Chris and my brother Eric often tag-teamed as DJ on game nights (Chris on his Ipad and Eric on his Kindle). Of course we all love music. Chris had a wide range of musical interests, but nothing compared to his passion for Dream Theater.
Life has no guarantees. Unexpected curveballs are inevitable. In the end, all of us have an hourglass chained to our backs. Chris and I had just had a talk about that, about how his parents are getting older. Chris said he needed to find a way to more openly connect with his Dad, spend time with him, get to know him a little better. Not that Chris didn't know his Dad… but there is always this underlying tension between fathers and sons that sometimes makes it hard to communicate openly and easily. I had it with my father for many years too.
That talk will forever be an irony stuck in my heart.

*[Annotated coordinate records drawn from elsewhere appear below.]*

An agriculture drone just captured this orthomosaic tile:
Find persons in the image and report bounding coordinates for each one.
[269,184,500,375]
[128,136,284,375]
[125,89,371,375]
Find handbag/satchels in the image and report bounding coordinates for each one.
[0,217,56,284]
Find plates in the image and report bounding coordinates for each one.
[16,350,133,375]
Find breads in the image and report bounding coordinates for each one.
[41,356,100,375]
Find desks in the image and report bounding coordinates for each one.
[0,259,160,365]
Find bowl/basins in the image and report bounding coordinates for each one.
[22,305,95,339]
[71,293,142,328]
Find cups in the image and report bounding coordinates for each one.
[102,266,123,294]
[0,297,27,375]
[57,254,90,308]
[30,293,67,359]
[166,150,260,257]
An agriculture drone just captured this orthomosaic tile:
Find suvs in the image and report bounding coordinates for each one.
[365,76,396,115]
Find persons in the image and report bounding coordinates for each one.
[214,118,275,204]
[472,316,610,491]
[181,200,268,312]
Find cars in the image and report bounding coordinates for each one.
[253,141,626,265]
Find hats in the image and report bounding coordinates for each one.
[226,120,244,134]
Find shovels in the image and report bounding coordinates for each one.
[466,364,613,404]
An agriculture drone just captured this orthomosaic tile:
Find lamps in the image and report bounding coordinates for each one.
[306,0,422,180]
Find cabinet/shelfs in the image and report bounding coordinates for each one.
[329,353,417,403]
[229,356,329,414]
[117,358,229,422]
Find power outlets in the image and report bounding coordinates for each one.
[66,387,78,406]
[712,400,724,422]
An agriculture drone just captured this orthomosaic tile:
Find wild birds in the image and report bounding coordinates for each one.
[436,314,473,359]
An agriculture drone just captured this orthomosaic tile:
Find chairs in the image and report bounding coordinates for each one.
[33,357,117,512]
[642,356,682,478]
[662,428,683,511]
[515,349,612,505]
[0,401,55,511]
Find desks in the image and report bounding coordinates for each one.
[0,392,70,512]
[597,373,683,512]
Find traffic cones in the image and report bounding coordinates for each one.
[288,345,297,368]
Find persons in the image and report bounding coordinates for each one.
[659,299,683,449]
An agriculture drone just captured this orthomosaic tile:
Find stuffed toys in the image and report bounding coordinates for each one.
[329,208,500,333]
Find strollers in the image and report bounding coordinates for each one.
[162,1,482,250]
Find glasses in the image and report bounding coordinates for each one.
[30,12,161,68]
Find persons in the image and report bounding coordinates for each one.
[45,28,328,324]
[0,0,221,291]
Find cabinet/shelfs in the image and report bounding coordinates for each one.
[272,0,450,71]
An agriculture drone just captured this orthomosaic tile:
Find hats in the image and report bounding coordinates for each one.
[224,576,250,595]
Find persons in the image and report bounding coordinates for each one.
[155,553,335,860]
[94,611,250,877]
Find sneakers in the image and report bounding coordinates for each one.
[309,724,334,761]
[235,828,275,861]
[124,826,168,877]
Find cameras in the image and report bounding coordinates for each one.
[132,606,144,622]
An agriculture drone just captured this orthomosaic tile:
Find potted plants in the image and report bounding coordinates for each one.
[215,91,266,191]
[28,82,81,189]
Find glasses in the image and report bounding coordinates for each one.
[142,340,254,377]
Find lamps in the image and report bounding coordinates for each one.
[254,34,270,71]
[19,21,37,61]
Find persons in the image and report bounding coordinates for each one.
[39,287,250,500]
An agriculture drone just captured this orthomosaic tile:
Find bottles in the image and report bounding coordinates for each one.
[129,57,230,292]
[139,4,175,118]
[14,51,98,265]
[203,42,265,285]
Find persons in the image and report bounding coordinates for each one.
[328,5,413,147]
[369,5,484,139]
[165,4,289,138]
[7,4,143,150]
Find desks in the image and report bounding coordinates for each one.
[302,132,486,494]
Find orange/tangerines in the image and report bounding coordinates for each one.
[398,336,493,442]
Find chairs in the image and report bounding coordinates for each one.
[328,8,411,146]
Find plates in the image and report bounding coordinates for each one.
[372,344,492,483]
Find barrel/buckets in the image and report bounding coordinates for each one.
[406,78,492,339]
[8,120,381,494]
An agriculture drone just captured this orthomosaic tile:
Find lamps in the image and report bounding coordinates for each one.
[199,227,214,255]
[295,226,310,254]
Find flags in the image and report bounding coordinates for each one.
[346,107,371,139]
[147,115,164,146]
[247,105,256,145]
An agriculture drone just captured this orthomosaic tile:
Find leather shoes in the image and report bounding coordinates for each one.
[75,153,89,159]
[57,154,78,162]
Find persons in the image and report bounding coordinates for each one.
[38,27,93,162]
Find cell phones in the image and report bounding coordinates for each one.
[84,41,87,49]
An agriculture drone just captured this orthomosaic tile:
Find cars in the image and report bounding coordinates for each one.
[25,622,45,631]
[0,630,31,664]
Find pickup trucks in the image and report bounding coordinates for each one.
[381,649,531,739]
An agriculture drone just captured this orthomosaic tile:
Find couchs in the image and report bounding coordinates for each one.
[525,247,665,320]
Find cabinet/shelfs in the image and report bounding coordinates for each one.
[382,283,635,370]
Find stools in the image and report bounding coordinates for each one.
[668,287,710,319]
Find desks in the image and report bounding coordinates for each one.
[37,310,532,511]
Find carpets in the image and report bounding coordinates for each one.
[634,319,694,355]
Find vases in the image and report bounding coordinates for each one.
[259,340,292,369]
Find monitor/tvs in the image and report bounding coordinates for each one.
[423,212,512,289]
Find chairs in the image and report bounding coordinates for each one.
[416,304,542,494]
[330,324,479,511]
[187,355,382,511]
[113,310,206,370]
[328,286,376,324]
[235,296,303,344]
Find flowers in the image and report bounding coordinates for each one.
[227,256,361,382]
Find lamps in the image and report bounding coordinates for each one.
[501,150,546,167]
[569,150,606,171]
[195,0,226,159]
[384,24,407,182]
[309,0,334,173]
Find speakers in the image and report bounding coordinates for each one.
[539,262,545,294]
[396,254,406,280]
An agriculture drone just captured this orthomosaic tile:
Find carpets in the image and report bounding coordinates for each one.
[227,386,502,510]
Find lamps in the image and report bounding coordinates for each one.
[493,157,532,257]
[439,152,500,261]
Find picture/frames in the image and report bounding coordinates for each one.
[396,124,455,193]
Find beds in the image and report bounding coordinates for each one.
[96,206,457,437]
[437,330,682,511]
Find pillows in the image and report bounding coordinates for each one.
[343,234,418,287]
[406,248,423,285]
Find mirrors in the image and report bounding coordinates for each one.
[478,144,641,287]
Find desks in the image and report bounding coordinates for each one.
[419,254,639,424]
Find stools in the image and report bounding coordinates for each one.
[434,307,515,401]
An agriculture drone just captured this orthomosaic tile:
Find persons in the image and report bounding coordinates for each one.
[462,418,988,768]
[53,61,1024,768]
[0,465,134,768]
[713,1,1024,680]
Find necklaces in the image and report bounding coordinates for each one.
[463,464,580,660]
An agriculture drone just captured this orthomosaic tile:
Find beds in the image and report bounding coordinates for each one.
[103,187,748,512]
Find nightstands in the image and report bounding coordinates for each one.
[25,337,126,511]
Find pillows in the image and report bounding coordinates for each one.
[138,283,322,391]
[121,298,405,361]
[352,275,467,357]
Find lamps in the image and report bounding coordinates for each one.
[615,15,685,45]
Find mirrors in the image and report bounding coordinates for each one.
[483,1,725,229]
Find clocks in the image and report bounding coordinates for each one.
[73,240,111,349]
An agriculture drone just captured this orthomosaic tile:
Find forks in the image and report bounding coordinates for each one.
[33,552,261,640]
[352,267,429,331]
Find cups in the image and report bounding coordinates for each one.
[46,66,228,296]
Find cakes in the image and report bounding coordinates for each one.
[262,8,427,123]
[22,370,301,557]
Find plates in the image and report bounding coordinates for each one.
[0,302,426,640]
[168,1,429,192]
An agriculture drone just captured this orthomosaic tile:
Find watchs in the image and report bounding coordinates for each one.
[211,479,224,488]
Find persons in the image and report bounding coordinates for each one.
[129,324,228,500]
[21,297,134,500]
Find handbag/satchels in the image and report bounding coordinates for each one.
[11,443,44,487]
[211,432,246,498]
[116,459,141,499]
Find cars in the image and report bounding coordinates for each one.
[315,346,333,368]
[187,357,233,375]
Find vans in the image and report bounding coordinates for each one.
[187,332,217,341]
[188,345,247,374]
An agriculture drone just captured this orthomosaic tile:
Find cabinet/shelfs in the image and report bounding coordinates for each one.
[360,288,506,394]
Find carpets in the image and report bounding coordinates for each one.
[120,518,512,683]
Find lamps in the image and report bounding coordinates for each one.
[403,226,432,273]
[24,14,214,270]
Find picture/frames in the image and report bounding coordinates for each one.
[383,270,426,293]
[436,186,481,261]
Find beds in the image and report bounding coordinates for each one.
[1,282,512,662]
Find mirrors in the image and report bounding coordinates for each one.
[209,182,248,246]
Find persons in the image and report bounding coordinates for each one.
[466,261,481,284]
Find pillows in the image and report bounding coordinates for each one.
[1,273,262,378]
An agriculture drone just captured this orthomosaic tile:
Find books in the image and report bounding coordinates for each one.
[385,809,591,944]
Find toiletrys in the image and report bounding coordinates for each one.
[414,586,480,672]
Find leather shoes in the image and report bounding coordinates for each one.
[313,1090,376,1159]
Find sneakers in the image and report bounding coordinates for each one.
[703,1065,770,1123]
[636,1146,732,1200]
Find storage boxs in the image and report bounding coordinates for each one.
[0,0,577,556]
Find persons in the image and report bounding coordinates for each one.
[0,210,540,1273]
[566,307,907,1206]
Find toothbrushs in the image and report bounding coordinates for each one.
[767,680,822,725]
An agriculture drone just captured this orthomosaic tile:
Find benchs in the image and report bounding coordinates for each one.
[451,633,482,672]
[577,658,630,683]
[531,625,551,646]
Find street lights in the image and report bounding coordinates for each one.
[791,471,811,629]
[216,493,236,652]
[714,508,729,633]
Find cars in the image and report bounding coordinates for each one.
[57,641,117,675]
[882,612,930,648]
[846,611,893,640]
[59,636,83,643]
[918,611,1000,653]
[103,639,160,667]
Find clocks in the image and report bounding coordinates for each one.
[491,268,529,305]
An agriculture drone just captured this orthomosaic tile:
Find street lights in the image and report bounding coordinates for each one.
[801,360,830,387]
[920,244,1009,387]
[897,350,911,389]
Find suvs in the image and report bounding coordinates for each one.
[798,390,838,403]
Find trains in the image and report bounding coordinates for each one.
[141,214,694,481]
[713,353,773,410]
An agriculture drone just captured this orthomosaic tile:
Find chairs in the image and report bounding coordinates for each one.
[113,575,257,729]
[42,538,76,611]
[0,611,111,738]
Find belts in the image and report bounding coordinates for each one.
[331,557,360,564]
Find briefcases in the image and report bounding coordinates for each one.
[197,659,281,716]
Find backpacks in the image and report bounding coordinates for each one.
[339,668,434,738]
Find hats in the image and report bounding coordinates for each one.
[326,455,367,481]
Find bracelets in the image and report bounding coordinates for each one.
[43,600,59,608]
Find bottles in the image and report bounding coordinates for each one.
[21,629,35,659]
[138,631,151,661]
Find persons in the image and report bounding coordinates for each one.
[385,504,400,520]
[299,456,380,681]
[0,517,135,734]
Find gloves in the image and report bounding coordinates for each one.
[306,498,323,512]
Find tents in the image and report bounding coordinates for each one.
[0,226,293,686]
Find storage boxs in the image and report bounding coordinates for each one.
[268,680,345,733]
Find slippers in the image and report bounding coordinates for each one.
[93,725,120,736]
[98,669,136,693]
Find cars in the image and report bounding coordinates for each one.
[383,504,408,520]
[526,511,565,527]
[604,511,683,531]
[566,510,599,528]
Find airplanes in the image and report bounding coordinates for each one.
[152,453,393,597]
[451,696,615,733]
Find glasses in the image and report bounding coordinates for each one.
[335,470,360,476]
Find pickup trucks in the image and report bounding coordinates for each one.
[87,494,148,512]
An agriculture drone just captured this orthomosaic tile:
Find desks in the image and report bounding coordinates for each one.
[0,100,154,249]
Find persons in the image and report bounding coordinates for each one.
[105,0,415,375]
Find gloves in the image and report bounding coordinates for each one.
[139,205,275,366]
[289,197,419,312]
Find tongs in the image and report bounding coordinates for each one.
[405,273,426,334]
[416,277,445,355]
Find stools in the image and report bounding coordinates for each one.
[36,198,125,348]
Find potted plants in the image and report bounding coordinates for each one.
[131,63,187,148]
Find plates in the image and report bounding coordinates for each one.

Just a couple weeks after that talk, Chris fell gravely ill. He had shown some signs of fatigue recently but nothing to prepare him for the truth that the hidden ailment was aggressive, end-stage cancer. Shellshock is the only way I can describe the bad news, for both Chris and for all in the family. He didn't deserve or expect this. And for the first time in our lives together, Chris shared with me a hopelessness that just broke my heart. Within two weeks an apparently healthy young man became bedridden, in the care of hospice, then palliative care. He held on for another week.
Today the cancer took Chris away from us.
Uncle Bob and Aunt Jackie lost their beloved son. Nikki and Robin lost a dear brother. Faith and Eric lost a cousin. Bri, Cameron and Katelyn lost and uncle. And still more people, a good friend.
For me, the loss is a cousin and a friend; and, really, a brother. There are just so many things that won't be normal any more. Going to see new movies or new restaurants or playing old games or getting the gym for basketball or going to Thanksgiving dinner or so many other things… they all suddenly break my heart. I feel like a big chunk of the world just disappeared and took so many things with it.
I love you buddy. I'm sorry this had to happen to you.